Kanser Kodu’nu Hayatınıza Katın, Kanser Riskinizi Azaltın
Avrupa Kanser Cemiyetleri Birliği Türkiye Genç Elçisi Yakup Gözderesi tütün ve tütün ürünleri başta olmak üzere, alkol, sedanter yaşam, beslenme gibi hayat tarzını bileşenleriyle birlikte güneş ışığı, iş kaynaklı kimyasallar, radon gibi maruziyetler ve aşılama, tarama faaliyetleri gibi önleme teknikleri hakkındaki önerileri kapsayan Kanser Kodu’nu katılımcılarla paylaştı. Kanser Kodu’nun bir öneri listesi olduğunu vurgulayan Gözderesi, kodu bireylerin kendi hayatlarına uygulamasının yanı sıra bu kodun hükümetlerin politikaları anlamında desteğine ihtiyaç duyduğunu söyledi.

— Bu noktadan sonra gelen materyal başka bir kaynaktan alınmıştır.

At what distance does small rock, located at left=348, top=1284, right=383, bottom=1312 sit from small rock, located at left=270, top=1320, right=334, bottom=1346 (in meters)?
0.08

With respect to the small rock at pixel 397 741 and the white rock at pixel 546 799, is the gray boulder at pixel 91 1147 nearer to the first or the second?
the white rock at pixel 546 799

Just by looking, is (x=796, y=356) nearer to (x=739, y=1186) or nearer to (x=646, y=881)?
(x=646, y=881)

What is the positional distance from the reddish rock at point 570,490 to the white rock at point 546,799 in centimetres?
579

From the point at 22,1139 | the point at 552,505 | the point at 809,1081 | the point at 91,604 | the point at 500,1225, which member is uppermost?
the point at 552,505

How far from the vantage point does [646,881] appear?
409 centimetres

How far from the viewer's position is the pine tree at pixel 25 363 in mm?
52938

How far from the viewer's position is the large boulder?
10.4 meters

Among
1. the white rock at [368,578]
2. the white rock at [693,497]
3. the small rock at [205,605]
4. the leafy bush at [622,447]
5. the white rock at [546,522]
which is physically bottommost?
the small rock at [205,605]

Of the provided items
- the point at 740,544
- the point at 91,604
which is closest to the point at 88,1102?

“Kanser Kodu’na birebir uyum sağlanırsa önlenebilir kanserlerin gelecekteki sıklığında büyük bir azalma olacak ve bütün kanserlerin görülme sıklığında da %40 hatta %50’ye varan bir azalma olacak.” diyen Gözderesi, bütün katılımcıları kanser kodunu hayatlarına dâhil etmeye davet etti.